Na década de 1940, Candido Portinari produziu obras engajadas na denúncia do sofrimento humano fruto das injustiças sociais no Brasil. O artista foi influenciado pelas pinturas de Pablo Picasso (1881-1973) sobre a guerra, especialmente Guernica, de 1937, que pôde ver pessoalmente em Nova York. Criança morta faz parte de uma série realizada em 1944, denominada Retirantes, uma narrativa épica sobre vidas marcadas pela seca e pela miséria na região Nordeste do Brasil, em uma sucessão de acontecimentos trágicos: a migração, a morte e o enterro. Em Criança morta vê-se uma família aos prantos pelo falecimento de um de seus membros. Ao centro da composição está a mãe, cujo rosto não é revelado pelo pintor, prostrada sobre o cadáver do filho, que pesa em seus braços. Todos os personagens têm os pés descalços, o corpo muito magro e acinzentado, como esqueletos, e se vestem com retalhos de pano. Destaca-se a pintura das lágrimas, muito volumosas e petrificadas. Ao chão, pedregulhos se alastram sobre um espaço amplo e árido que se prolonga no horizonte, sob o céu escaldante pintado em um degradê de tons de azul. Portinari se apropria do gênero do retrato em tamanho monumental, historicamente reservado como privilégio às elites políticas e econômicas, e utilizado aqui para representar a população miserável. Por outro lado, acaba por reduzir esses sujeitos a tipos genéricos e completamente vulneráveis, sem identidade ou agência, o que contribuiu para criar um certo imaginário sobre os nordestinos, produzido desde uma posição distanciada.

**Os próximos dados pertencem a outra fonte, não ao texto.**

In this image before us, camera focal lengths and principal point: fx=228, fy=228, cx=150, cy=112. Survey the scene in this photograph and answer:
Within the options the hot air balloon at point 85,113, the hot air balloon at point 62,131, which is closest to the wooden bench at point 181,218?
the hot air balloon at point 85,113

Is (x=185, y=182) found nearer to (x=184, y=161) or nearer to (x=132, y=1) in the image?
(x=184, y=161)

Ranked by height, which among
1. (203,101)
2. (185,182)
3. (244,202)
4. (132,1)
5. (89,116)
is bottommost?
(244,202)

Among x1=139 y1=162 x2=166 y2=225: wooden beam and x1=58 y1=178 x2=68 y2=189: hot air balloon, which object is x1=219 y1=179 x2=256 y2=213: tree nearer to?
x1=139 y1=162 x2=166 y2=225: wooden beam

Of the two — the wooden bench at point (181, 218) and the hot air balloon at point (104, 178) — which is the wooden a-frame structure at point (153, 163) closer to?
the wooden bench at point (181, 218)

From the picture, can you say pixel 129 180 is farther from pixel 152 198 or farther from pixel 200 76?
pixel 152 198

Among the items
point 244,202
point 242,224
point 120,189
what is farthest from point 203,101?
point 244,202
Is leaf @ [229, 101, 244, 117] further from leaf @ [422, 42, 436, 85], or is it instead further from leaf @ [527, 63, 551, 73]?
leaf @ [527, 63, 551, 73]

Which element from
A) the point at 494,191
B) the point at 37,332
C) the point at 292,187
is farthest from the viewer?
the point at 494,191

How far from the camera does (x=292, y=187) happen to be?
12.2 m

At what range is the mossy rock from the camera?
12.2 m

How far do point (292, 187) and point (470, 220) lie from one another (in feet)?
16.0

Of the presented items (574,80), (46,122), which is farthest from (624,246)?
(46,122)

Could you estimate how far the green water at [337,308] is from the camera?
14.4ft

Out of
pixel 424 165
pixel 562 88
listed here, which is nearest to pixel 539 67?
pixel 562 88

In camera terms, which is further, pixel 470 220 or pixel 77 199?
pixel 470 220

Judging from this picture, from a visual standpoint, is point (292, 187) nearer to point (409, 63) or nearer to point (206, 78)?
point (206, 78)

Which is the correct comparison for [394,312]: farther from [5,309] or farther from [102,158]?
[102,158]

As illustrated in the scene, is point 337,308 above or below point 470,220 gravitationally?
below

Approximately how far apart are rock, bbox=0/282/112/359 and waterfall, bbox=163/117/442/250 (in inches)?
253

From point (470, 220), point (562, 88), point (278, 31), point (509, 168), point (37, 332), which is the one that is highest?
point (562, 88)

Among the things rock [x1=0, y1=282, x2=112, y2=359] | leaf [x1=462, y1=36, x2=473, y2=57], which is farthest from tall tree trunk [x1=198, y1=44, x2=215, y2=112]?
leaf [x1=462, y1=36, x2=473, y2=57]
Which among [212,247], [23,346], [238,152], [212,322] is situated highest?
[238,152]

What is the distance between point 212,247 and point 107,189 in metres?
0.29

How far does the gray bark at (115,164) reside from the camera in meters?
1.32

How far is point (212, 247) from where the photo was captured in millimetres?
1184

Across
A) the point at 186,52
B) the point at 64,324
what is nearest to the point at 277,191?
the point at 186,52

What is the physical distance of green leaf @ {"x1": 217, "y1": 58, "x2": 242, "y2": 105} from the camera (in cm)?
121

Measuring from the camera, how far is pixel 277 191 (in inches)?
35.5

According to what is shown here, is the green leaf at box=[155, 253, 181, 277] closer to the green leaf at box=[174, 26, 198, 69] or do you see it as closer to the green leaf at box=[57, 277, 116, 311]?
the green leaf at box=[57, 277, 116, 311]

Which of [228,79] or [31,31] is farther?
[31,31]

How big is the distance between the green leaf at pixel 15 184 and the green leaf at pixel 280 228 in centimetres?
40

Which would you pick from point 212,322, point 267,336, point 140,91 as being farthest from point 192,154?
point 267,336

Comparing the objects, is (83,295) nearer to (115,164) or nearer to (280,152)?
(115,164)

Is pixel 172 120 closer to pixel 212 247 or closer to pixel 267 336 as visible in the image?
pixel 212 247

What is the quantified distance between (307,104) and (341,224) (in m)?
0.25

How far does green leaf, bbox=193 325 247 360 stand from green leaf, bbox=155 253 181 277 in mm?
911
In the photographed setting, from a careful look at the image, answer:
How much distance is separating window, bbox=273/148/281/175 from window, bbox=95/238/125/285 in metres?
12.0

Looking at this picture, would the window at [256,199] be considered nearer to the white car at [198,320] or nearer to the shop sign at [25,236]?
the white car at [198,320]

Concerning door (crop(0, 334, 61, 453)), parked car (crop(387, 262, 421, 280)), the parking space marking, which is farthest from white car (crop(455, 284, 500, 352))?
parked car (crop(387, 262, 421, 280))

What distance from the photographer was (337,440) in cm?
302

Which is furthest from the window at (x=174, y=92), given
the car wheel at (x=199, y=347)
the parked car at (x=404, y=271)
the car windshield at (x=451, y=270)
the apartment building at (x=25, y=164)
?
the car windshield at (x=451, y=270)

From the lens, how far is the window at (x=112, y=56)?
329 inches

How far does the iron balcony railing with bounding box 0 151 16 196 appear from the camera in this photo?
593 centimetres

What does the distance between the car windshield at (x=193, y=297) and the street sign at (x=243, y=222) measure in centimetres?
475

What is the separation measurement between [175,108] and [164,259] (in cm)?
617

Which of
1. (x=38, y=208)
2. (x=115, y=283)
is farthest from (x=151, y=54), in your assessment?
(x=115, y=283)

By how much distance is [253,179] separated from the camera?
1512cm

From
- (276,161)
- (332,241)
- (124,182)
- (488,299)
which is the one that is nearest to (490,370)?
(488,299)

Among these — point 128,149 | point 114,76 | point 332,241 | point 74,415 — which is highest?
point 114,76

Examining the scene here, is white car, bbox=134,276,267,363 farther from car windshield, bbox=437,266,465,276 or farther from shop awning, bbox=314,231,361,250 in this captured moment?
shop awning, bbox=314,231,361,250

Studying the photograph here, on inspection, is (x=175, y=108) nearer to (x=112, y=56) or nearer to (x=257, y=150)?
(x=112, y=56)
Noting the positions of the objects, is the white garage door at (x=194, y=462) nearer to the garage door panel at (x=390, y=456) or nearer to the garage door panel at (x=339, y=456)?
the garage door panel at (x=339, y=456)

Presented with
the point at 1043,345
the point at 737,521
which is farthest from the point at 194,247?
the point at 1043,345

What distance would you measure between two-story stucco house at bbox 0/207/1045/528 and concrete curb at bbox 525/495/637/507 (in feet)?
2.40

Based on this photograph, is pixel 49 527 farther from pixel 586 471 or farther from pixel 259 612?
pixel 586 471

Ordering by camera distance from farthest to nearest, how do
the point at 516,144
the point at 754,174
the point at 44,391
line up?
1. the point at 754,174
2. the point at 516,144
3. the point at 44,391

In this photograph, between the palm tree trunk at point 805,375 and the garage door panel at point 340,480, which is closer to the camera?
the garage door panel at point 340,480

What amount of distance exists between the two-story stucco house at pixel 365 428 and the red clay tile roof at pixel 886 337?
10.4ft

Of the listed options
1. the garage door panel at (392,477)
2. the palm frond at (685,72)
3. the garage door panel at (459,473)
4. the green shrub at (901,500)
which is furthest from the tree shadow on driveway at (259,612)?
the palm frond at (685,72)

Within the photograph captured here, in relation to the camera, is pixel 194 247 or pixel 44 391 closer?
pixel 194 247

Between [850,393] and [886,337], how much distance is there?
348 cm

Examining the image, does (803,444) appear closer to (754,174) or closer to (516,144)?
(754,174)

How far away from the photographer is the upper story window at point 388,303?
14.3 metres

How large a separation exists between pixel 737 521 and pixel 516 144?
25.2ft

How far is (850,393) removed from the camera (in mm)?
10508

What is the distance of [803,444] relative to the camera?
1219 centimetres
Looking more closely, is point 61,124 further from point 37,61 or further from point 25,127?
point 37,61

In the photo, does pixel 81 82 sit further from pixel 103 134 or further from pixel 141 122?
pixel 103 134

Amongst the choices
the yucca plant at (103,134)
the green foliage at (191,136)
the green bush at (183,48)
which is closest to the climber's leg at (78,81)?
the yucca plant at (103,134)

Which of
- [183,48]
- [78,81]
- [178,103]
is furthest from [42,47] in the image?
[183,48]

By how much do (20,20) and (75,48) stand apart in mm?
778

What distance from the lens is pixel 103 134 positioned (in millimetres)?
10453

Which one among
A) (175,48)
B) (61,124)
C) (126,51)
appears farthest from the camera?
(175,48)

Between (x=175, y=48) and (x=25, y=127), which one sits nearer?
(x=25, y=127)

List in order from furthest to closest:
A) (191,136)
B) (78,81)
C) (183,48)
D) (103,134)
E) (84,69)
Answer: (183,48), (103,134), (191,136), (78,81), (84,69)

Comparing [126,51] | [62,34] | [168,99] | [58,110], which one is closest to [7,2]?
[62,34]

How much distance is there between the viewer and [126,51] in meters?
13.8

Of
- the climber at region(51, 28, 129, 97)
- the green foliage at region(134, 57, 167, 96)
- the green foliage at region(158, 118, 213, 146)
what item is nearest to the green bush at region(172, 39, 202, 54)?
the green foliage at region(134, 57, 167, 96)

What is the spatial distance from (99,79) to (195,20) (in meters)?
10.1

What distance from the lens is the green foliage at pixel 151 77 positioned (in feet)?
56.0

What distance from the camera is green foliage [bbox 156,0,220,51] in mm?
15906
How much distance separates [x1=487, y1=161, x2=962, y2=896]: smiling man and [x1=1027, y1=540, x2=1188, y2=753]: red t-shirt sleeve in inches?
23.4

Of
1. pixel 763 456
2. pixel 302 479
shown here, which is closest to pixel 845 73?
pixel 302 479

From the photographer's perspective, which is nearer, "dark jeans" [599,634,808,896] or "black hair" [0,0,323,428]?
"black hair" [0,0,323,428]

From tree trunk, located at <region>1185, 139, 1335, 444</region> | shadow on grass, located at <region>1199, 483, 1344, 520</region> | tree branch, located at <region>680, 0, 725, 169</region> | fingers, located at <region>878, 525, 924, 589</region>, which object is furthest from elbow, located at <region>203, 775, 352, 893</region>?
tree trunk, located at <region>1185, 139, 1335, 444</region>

— Guilherme Giufrida, curador assistente, MASP, 2020
Entre 1944 e 1945, como em um desdobramento da Série Bíblica, Portinari cria um ciclo de cinco telas, que o artista expõe em Paris em 1946, obtendo um fervoroso comentário de Germain Bazin. As telas são assim denominadas: Criança Morta, Criança Morta, Emigrantes, Retirantes e Enterro na Rede. Delas, o Masp possui três, tendo o Musée d’Art Moderne de Paris adquirido uma das versões de Criança Morta. Embora menos audacioso que a Série Bíblica, o ciclo em questão aponta para divergentes soluções formais que vão desde um diálogo estreito com Siqueiros em Enterro na Rede, até soluções mais pessoais como Criança Morta, obra-prima da série, na qual a figura da criança atinge os extremos expressivos de Cosme Tura.
— Autoria desconhecida, 1998
Por Guilherme Giufrida
Em meados da década de 1940, o pintor Candido Portinari produziu obras engajadas na denúncia do sofrimento humano fruto das injustiças sociais no Brasil. O artista retratou famílias inteiras que, junto a suas crianças, parecem perder a humanidade diante da fome e da miséria. Nesse contexto, Portinari se apropriou do gênero retrato em tamanho monumental, historicamente reservado como privilégio às elites políticas e econômicas, e o utilizou para representar as populações mais vulneráveis. Por outro lado, tais representações acabaram por reduzir esses sujeitos a tipos genéricos, completamente passivos e sem identidade, o que contribuiu para criar um certo imaginário sobre os nordestinos, produzido desde uma posição distanciada. Criança morta, do acervo MASP, faz parte de uma série realizada em 1944, denominada Retirantes, uma narrativa épica sobre vidas marcadas pela seca e pela miséria na região Nordeste do Brasil, em uma sucessão de acontecimentos trágicos: a migração, a morte e o enterro. Nesta pintura, vê-se uma família aos prantos pelo falecimento de um de seus filhos. Ao centro da composição está aquela que parece ser a mãe, cujo rosto não é revelado pelo pintor; prostrada sobre o cadáver, evocando algo da Pietà de Michelangelo, o corpo da criança pende em seus braços. Todos os personagens têm os pés descalços, o corpo muito magro e acinzentado, como esqueletos, e se vestem com retalhos de pano. Destaca-se a pintura das lágrimas, muito volumosas e petrificadas. Ao chão, pedregulhos se alastram sobre um espaço amplo e árido que se prolonga no horizonte, sob o céu escaldante pintado em um degradê de tons de azul.